==== Data extract ====

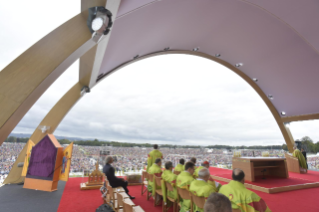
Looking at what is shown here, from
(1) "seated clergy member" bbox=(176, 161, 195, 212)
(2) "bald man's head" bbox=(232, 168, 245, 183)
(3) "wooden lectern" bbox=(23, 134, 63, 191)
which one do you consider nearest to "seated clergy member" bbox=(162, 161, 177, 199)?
(1) "seated clergy member" bbox=(176, 161, 195, 212)

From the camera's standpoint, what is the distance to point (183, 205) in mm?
2539

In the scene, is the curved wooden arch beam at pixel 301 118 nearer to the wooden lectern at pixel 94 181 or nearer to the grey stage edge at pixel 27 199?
the wooden lectern at pixel 94 181

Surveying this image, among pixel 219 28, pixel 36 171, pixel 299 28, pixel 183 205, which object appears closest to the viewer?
pixel 183 205

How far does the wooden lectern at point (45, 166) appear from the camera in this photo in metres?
4.51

====

**Task requirements:**
Give every line of the rows above as a Markdown table with the columns "Line No." and "Text", with blank lines and pictures left out.

**Task response:**
| Line No. | Text |
|---|---|
| 1 | Looking at what is shown here, from |
| 2 | (1) "seated clergy member" bbox=(176, 161, 195, 212) |
| 3 | (2) "bald man's head" bbox=(232, 168, 245, 183) |
| 4 | (3) "wooden lectern" bbox=(23, 134, 63, 191) |
| 5 | which one do you consider nearest to "seated clergy member" bbox=(162, 161, 177, 199)? |
| 6 | (1) "seated clergy member" bbox=(176, 161, 195, 212) |
| 7 | From the camera's standpoint, what is the distance to point (183, 205) in mm? |
| 8 | 2539 |
| 9 | In the scene, is the curved wooden arch beam at pixel 301 118 nearer to the wooden lectern at pixel 94 181 or nearer to the grey stage edge at pixel 27 199? |
| 10 | the wooden lectern at pixel 94 181 |
| 11 | Surveying this image, among pixel 219 28, pixel 36 171, pixel 299 28, pixel 183 205, which object appears closest to the viewer? |
| 12 | pixel 183 205 |
| 13 | How far does the wooden lectern at point (45, 166) appear from the camera in this photo in metres? |
| 14 | 4.51 |